Anoka County Sheriff Brad Wise said that from 2016 to 2024, annual mental health calls for his department jumped from 28 to 300, a more than tenfold increase.

Wise said people are often frightened by behavior associated with untreated mental illness. It might not pose an immediate threat, but it still leads to a call. Meantime, people who are caregivers or family members sometimes can no longer physically handle a person in crisis. He said mental health professionals at Mercy Hospital in Coon Rapids often call 911 for help from his department.

"The public has to be realistic that sometimes use of force is absolutely necessary for the safety of everyone involved," said Wise.

Peaceful intervention needs to happen much earlier, when it can produce better results. About ten years ago, Minnesota social services providers and law enforcement agencies started working on potential solutions. One program that proved successful was embedding social workers with police and sheriff's deputies on mental health calls.

The first in Minnesota to try this was St. Louis County in the city of Duluth, but several other cities and counties replicated the idea. None pushed as far with the program as Hennepin County, which recently expanded its Justice Behavioral Health Initiative into more locations throughout the metro area.

When a call is related to mental health, social workers and medical professionals lead the assistance. Personnel are located at several police stations, the Minneapolis-St. Paul International Airport, Hennepin County Courthouse, and especially the Behavioral Health Center at 1800 Chicago Av.

There, people can walk in the door no matter the severity of their symptoms to receive help and referrals. This also provides a place for police and emergency medical services to drop patients instead of jails. The goal at every location is to divert people away from the criminal justice system into the care they need.

Peace officers also receive significant mental health training now. Ramsay said when he became a police officer 32 years ago, new officers received no training in mental health response. Today, they're "de facto mental health workers," he said.

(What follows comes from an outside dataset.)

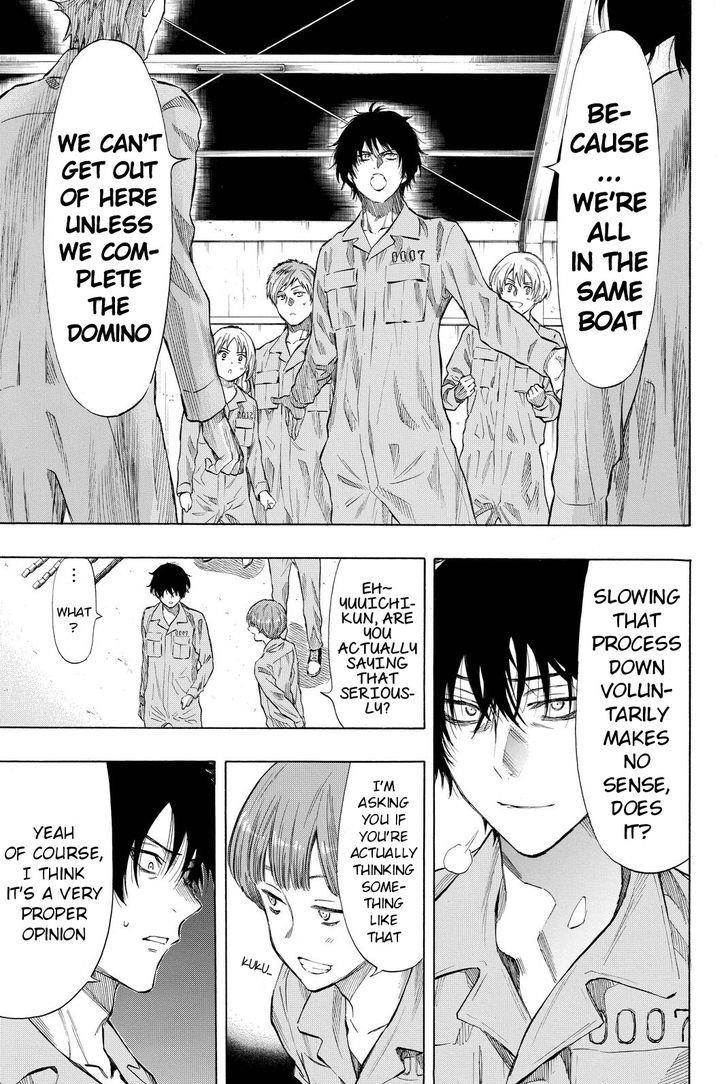 Tomodachi game Chapter 37 - Page 7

"I watch bodycams and videos all the time," said Ramsay. "Our folks handle these sensitive calls with compassion and empathy and patience. Our residents need to know that the training and people we have are second to none. It shows in how frequently we get these calls and how infrequently you hear about anyone getting hurt. We're trying to decouple public safety from health calls whenever possible."

A study commissioned by the state of Michigan, published in the December 2024 Community Mental Health Journal, showed that mental health mobile response programs work well. They help divert people from the criminal justice system, reduce emergency room visits and improve placement in community-based mental health services, often without law enforcement involvement.

Meantime, families who must call law enforcement for a family member in crisis can help, said Wise. With autism, for instance, he said that alerting officers to triggers like loud noises or lights, uniformed or plainclothes officers, male or female officers can help craft a better response.

"Every law enforcement agency is trying to minimize the risk of a bad outcome," said Wise. "Sometimes it's not possible, but more often it is."

People experiencing a mental health crisis don't need the police any more than they need the fire department.

Leah Kaiser, director of behavioral health for Hennepin County, sees the positive results from earlier intervention in mental health cases.

"We see the resiliency, the dignity, the amazing outcomes that folks in our community have that are living with mental illness and co-occurring conditions when they are received with respect and compassion," said Kaiser.